*Instruction*. Quote, without change, all of the lines that follow.

__________

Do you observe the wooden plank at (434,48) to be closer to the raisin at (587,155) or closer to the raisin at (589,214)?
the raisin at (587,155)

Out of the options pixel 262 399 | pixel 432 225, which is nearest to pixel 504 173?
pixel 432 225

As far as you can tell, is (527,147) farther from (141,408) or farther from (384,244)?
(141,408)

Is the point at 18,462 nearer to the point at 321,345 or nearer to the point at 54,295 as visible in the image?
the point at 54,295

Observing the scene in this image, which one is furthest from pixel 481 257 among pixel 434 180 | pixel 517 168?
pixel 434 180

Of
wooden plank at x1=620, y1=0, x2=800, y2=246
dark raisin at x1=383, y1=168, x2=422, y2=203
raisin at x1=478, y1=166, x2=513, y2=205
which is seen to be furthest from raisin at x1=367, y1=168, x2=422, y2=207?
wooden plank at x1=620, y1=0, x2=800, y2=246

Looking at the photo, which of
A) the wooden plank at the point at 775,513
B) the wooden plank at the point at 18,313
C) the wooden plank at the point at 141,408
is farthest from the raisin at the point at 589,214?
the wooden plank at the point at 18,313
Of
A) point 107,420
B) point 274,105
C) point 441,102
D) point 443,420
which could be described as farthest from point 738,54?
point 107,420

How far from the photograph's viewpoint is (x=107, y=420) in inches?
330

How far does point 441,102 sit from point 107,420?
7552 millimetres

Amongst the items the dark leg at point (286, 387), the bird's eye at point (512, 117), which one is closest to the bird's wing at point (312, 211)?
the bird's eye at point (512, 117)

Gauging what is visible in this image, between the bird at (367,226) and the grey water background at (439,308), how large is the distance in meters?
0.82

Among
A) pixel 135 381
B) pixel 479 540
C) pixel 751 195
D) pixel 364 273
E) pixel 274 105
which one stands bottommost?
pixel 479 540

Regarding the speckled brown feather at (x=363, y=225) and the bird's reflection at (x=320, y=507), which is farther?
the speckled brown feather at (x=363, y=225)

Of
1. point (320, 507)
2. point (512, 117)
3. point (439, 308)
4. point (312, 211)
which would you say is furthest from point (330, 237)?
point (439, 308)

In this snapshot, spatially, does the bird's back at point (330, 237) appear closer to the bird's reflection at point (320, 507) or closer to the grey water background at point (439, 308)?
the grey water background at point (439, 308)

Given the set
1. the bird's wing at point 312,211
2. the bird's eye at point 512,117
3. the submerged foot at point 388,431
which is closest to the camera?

__________

*Response to the task*.
Do you observe the wooden plank at (434,48) to be closer to the raisin at (587,155) or closer to the raisin at (589,214)?
the raisin at (587,155)

Out of the options pixel 262 399 | pixel 432 225, which is nearest to pixel 504 173?
pixel 432 225

As far as you can tell, is (527,147) farther from (141,408) or farther from (384,244)?
(141,408)

Is the point at 18,462 nearer to the point at 321,345 or nearer to the point at 54,295 as visible in the image?
the point at 54,295

Observing the scene in this image, which one is furthest from pixel 481 257 among pixel 434 180 | pixel 517 168?
pixel 434 180

Of
wooden plank at x1=620, y1=0, x2=800, y2=246
dark raisin at x1=383, y1=168, x2=422, y2=203
raisin at x1=478, y1=166, x2=513, y2=205
which is seen to be furthest from raisin at x1=367, y1=168, x2=422, y2=207?
wooden plank at x1=620, y1=0, x2=800, y2=246

Looking at the photo, which of
A) the wooden plank at the point at 775,513
B) the wooden plank at the point at 18,313
C) the wooden plank at the point at 141,408
is farthest from the raisin at the point at 589,214?
the wooden plank at the point at 18,313
Of
A) point 107,420
B) point 274,105
C) point 441,102
D) point 443,420
which could be described as farthest from point 738,54?
point 107,420

How far from the photograph's viewpoint is (x=107, y=420) in inches?
330

How far does point 441,102 sit from point 107,420?
7552 millimetres

Amongst the items the dark leg at point (286, 387), the bird's eye at point (512, 117), which one is closest to the bird's wing at point (312, 211)?
the bird's eye at point (512, 117)

Gauging what is visible in this image, between the bird at (367,226) and the grey water background at (439,308), how large is the distance in meters?
0.82

Among
A) pixel 135 381
B) pixel 479 540
C) pixel 751 195
D) pixel 364 273
E) pixel 274 105
which one stands bottommost?
pixel 479 540

Regarding the speckled brown feather at (x=363, y=225) and the bird's reflection at (x=320, y=507), which is farther?
the speckled brown feather at (x=363, y=225)

Of
1. point (320, 507)
2. point (512, 117)
3. point (439, 308)
4. point (312, 211)
which would you say is furthest from point (330, 237)?
point (439, 308)

In this snapshot, spatially, does the bird's back at point (330, 237) appear closer to the bird's reflection at point (320, 507) or closer to the grey water background at point (439, 308)?
the grey water background at point (439, 308)

Given the set
1. the bird's wing at point 312,211
2. the bird's eye at point 512,117
3. the submerged foot at point 388,431
which is closest to the camera?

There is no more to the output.